#### EXERCISE DIRECTIONS:
Extract, verbatim, all lines starting at the one containing "Plumbing maintenance Cape" and ending with the final line of the listing, and no others.

#### DATASET RECORDS:
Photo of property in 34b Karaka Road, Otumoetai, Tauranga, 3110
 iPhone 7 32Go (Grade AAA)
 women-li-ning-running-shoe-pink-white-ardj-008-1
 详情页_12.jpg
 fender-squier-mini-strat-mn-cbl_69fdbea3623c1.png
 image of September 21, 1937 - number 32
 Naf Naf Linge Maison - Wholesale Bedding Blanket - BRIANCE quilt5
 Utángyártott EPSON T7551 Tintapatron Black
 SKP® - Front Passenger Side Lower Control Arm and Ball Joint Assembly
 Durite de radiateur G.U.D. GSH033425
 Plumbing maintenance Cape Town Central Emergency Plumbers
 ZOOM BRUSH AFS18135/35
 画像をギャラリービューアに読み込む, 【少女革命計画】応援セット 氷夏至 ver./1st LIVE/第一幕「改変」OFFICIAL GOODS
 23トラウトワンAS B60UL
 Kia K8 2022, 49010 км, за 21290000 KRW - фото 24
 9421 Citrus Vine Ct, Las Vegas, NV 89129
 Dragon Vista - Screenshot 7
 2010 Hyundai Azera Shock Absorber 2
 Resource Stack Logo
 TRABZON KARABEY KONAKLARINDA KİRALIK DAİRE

#### TASK RESULT:
 Plumbing maintenance Cape Town Central Emergency Plumbers
 ZOOM BRUSH AFS18135/35
 画像をギャラリービューアに読み込む, 【少女革命計画】応援セット 氷夏至 ver./1st LIVE/第一幕「改変」OFFICIAL GOODS
 23トラウトワンAS B60UL
 Kia K8 2022, 49010 км, за 21290000 KRW - фото 24
 9421 Citrus Vine Ct, Las Vegas, NV 89129
 Dragon Vista - Screenshot 7
 2010 Hyundai Azera Shock Absorber 2
 Resource Stack Logo
 TRABZON KARABEY KONAKLARINDA KİRALIK DAİRE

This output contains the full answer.